Participants enjoy this activity because it engages them in cooperation quickly. Use it at any time to make a point about interdependence, the necessity of having everyone’s input, or the importance of regular communication.
1. Divide the pieces from each puzzle into four small bags.
2. Put one complete puzzle divided up into four bags on each table.
3. Organize participants into groups of four
4. Tell each participant to take a bag.
5. Explain that they are going to put a puzzle together with their table mates, but they have to follow your instructions closely.

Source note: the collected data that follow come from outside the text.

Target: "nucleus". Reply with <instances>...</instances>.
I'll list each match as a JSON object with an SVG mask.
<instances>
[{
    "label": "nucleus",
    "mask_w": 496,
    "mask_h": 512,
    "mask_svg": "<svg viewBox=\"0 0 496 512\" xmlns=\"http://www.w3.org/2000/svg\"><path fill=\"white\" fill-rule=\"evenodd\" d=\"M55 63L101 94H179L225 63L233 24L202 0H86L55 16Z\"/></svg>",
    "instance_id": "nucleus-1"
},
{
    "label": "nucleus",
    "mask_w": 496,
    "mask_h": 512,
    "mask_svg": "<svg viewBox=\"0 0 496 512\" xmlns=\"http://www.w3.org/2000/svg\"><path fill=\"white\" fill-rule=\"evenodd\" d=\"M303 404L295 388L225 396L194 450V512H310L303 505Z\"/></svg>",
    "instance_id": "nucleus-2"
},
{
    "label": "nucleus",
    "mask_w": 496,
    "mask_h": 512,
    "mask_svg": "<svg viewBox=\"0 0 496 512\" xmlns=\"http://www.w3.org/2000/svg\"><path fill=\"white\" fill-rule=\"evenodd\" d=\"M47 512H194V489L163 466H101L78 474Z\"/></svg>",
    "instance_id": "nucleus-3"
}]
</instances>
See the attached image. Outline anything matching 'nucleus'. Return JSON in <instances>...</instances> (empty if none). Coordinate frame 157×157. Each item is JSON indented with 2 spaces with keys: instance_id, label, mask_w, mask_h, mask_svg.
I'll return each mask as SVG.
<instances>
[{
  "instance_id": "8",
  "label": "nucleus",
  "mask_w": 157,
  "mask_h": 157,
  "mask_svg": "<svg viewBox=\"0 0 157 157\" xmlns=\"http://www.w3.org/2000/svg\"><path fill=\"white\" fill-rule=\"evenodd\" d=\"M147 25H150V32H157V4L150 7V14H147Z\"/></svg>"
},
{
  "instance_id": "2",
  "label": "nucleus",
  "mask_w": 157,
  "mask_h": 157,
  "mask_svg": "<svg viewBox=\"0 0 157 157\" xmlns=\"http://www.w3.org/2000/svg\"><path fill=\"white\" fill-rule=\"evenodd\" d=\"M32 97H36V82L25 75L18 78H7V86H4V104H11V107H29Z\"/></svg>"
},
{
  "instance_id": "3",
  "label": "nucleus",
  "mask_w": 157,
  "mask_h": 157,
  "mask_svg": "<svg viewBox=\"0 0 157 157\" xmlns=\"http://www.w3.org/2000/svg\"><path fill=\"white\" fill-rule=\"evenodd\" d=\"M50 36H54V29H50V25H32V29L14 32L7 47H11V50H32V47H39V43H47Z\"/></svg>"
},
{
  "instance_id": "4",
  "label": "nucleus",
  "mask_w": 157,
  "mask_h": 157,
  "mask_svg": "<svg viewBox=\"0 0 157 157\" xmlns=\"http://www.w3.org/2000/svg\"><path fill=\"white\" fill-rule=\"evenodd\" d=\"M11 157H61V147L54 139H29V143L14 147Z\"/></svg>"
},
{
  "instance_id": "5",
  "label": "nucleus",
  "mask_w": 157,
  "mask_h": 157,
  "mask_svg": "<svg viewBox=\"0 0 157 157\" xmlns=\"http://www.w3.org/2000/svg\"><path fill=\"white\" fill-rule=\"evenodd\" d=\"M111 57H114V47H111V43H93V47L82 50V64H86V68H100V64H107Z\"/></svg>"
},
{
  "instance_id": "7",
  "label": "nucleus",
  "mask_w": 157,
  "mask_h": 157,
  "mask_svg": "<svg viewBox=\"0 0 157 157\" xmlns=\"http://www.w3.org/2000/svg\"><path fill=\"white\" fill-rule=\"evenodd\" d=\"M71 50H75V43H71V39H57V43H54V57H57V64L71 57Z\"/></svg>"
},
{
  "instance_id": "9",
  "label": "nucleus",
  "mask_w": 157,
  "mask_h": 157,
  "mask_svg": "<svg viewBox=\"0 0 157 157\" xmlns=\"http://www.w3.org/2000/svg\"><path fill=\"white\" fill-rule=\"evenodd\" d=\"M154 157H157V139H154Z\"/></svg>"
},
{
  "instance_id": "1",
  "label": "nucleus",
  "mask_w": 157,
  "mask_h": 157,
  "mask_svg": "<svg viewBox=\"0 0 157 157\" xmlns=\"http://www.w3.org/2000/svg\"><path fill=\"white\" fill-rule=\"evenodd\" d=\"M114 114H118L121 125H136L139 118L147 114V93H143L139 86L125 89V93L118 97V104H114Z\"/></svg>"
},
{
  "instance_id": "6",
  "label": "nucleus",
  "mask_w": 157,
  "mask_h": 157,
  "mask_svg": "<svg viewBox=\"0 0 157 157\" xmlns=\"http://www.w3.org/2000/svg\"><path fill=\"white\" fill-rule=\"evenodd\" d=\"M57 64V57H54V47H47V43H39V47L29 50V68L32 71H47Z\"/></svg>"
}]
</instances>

- a) For the first 2 minutes, they should begin putting the puzzle pieces together by alternating turns. One person should put down a piece, and then the next person should down a piece, and so one. They should do this without talking or touching one another’s pieces.
- b) When the leader indicated that 2 minutes have passed, they should continue taking turns putting down pieces in silence, but they may begin touching one another’s pieces. Continue for 2 minutes.
- c) Finally, they will have 5 minutes to finish putting the puzzle together in any way they would like. Talking will be permitted during the last 5 minutes.
6. Begin the activity and monitor its timing by letting the group know when the first 2-minute period and second 2-minute period are up.
7. After the final 5 minutes, stop the puzzle making.
8. Ask participants for observations and insights they gained from the activity.
After asking for participant insights, include these points if they’ve been left out:
- We often do our own thing in isolation, without involving others whose pieces need to fit with ours.
- We often use only one mode of communications to get something done.
- When we involve one another, using all of the pieces and communicating in many different ways, we have a greater change for successful completion of a project.
Choose puzzles that have messages or picture that relate in some way to the content of the program if possible.